Tiba-tiba lampu minyak bergoyang sendiri. Angin dari arah jendela mengembus pelan—padahal jendela ditutup rapat. Di luar, terdengar suara ketukan serempak dari segala arah. Seratus... dua ratus... mungkin lebih.
Ketukan di dinding. Di pintu. Di atap.
Uwa Dargo menarik napas panjang. “Mereka tahu kau di sini.”
Ningsih gemetar. “Siapa?”
“Para pawang tanah merah. Yang dulu dikorbankan ibumu agar iblis tetap tidur. Mereka kini dikembalikan sebagai pemanggil jalan. Mereka haus... dan mereka akan mencarimu.”
Salah satu pemuda di sudut balai desa menjerit, “Uwa! Pintu belakang goyang!”

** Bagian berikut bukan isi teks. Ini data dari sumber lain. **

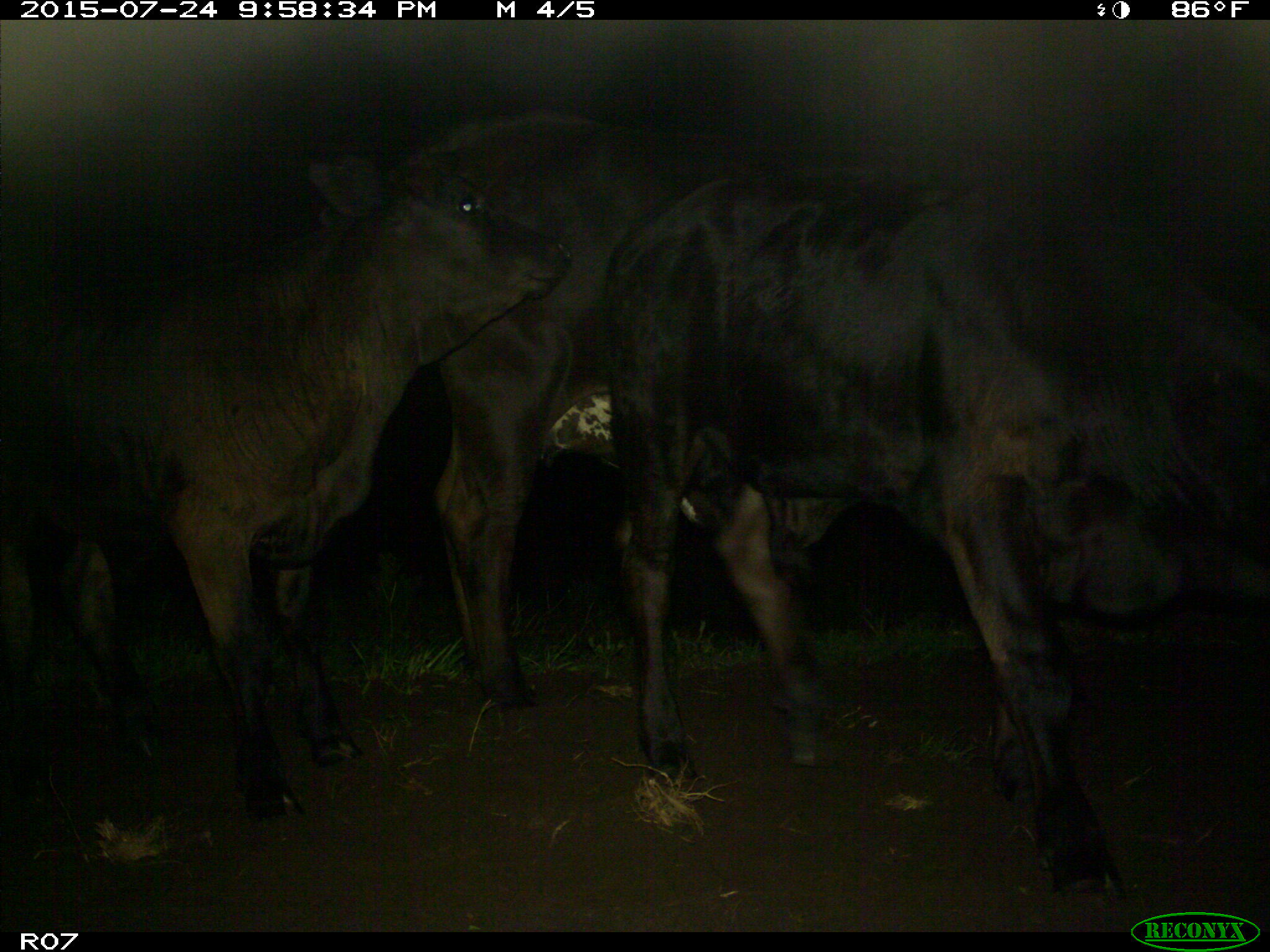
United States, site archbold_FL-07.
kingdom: Animalia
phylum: Chordata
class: Mammalia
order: Artiodactyla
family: Bovidae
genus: Bos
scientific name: Bos taurus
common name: domestic cow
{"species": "Bos taurus (domestic cow)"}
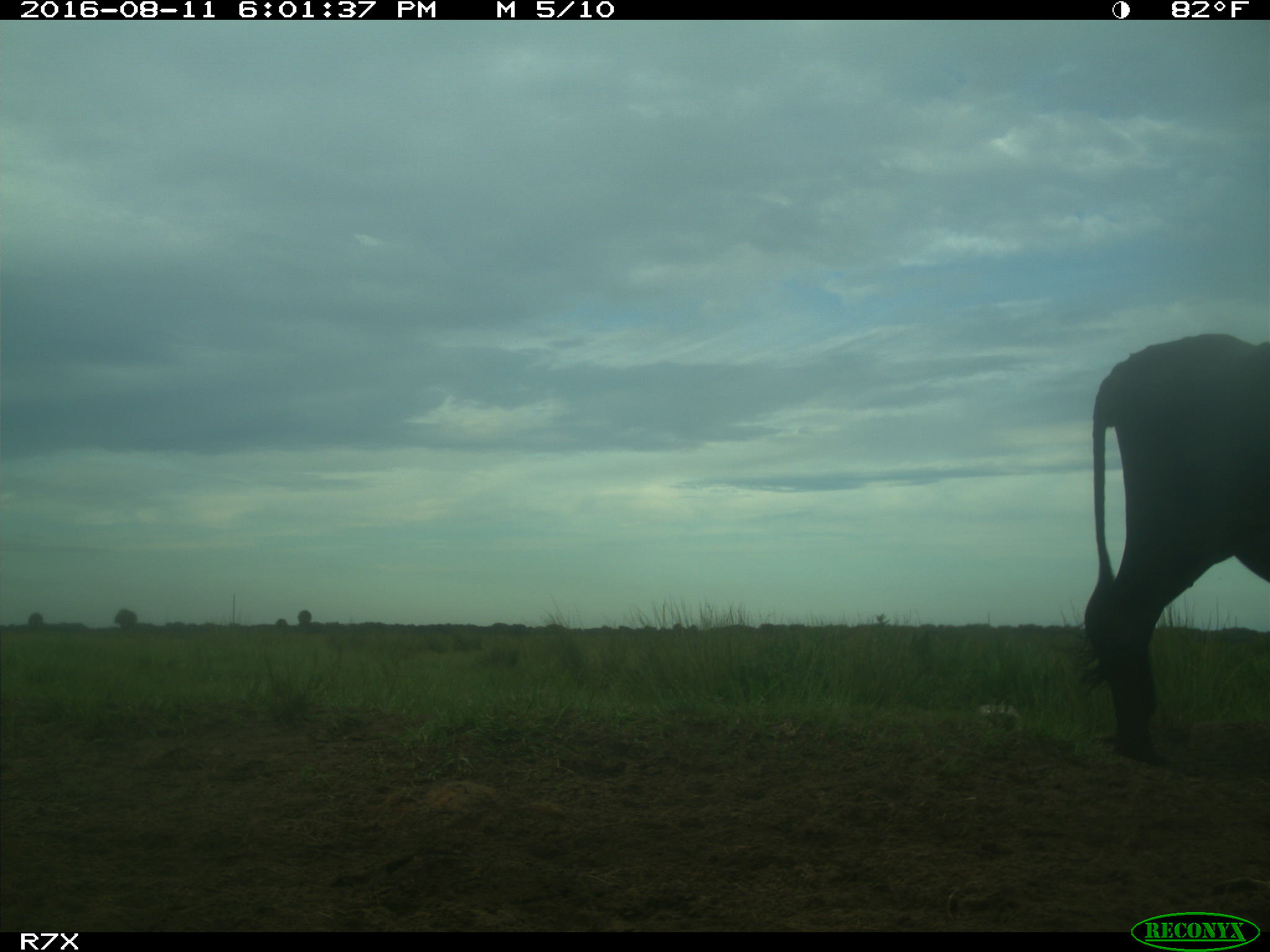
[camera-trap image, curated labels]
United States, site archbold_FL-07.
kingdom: Animalia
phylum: Chordata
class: Mammalia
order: Artiodactyla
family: Bovidae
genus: Bos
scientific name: Bos taurus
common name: domestic cow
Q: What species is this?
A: Bos taurus (domestic cow).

Uwa Dargo menghunus keris kecil dari ikat pinggangnya. Dipegang tegak di depan dada, lalu mulai membaca doa cepat—campuran Jawa Kuno dan Arab. Tiga pemuda lainnya mengitari Ningsih, menabur garam dan bunga tujuh rupa, lalu menutup lingkaran itu dengan rajah merah darah ayam.
Keringat dingin menetes dari pelipis Ningsih.
Ketukan berubah jadi pukulan keras. Seperti palu godam menghantam dinding. Lalu bunyi derit besi.
Dan suara-suara itu datang lagi. Tapi kali ini... bukan bisikan.
“Buka pintunya, anakku... kami rindu... kami lapar... kami ingin daging... daging darahmu...”
Uwa Dargo menancapkan keris ke tanah liat. Seketika itu, cahaya merah menyala dari simbol-simbol di sekeliling.
“JANGAN TAKUT!” pekik Uwa Dargo. “SELAMA LENTERA INI HIDUP, MEREKA TAK BISA MASUK!”
Tapi... lenteranya mulai berkedip.
“Mereka sudah menyerap warga yang hilang... dan kekuatan mereka makin besar...” gumam Uwa Dargo, “Kita butuh waktu. Kita butuh bantuan dari luar. Dari yang punya roh penjaga. Dari para pemilik sayap cahaya.”
Ningsih menatapnya, pelan-pelan sadar... ia tak bisa bertahan sendirian.
Dan perang ini tak bisa dimenangkan hanya dengan doa desa.